Retirement plan yields won’t return to the long-term norm of roughly 5 to 7 percent until the next decade or two, TIAA President and CEO Roger Ferguson said Tuesday.
“I think 20 years from now, and maybe even 10, we’ll get back to what we thought of as the norm,” he told CNBC’s “Squawk Box.” “I’m not a big believer in sort of the new normal. I don’t think we’re going into a period of incredibly low rates.”
It takes a long time to return to normality following a recession triggered by a sudden change in asset values, he said. “That is exactly a process that we’re going through.”
Ferguson, the former Federal Reserve Board of Governors vice chairman, is running one of the nation’s largest retirement providers at a time when the Fed’s low interest rates have made it difficult to squeeze yield out of low-risk assets, putting pressure on savers.
In this environment, investors need to move further out on the risk spectrum just to get a 3 percent return, Ferguson said.

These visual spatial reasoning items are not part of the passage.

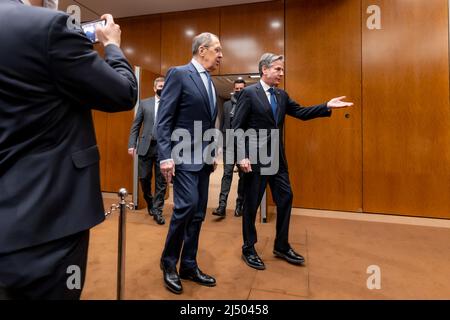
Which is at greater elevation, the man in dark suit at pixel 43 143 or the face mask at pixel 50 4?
the face mask at pixel 50 4

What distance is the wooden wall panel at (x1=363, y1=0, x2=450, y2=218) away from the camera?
10.8 ft

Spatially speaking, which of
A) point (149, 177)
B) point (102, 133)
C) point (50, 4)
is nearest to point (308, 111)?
point (50, 4)

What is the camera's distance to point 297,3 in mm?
3787

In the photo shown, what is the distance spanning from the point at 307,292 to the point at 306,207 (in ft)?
6.99

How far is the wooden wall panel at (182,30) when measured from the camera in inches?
164

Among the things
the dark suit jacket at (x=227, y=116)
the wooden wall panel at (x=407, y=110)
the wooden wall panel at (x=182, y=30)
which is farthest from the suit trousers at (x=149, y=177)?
the wooden wall panel at (x=407, y=110)

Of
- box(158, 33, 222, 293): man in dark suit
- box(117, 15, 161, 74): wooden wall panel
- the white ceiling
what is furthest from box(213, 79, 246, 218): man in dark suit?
box(158, 33, 222, 293): man in dark suit

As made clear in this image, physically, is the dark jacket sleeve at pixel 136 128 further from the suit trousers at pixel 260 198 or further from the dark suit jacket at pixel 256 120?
the suit trousers at pixel 260 198

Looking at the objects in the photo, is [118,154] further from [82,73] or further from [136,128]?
[82,73]

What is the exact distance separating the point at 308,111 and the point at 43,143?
195 centimetres

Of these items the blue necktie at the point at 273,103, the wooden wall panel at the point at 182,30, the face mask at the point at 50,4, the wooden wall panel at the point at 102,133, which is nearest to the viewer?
the face mask at the point at 50,4

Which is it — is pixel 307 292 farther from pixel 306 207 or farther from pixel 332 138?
pixel 332 138

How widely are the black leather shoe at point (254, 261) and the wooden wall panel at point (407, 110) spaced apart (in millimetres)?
2166

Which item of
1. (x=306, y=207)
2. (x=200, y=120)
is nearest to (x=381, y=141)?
(x=306, y=207)
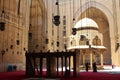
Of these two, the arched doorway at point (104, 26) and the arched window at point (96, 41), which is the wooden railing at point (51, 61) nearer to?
the arched window at point (96, 41)

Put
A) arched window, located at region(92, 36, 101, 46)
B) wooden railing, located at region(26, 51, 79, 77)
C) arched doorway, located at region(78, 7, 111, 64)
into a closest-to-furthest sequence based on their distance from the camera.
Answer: wooden railing, located at region(26, 51, 79, 77) → arched window, located at region(92, 36, 101, 46) → arched doorway, located at region(78, 7, 111, 64)

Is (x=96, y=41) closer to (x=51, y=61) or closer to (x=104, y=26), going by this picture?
(x=51, y=61)

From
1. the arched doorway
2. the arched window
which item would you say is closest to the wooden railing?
the arched window

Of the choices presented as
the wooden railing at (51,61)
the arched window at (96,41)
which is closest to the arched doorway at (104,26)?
the arched window at (96,41)

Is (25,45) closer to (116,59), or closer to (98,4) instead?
(116,59)

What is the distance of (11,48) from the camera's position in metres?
13.7

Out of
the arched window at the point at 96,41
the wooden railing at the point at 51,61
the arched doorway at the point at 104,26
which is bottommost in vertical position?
the wooden railing at the point at 51,61

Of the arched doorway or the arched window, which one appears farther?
the arched doorway

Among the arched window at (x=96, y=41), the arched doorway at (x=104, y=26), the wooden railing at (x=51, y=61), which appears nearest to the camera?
the wooden railing at (x=51, y=61)

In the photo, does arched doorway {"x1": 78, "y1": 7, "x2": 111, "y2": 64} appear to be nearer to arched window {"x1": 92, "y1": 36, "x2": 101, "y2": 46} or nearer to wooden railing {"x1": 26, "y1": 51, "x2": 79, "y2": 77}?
arched window {"x1": 92, "y1": 36, "x2": 101, "y2": 46}

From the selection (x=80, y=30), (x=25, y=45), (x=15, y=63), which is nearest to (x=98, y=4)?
(x=80, y=30)

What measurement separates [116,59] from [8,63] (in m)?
12.3

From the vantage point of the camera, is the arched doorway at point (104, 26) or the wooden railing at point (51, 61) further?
the arched doorway at point (104, 26)

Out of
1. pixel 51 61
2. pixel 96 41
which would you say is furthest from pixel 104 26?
pixel 51 61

Alternative investments such as commodities play a more important role in assuring retirement savers meet their investment targets, he added.
But he said the Fed is doing the right thing in gradually normalizing interest rates. Policymakers raised rates for the first time in nearly a decade in December. The Federal Open Market Committee indicated it expects to raise rates twice this year.
“These low rates are an important part of getting the economy back on track, so we have to keep the big macro picture in mind,” he said.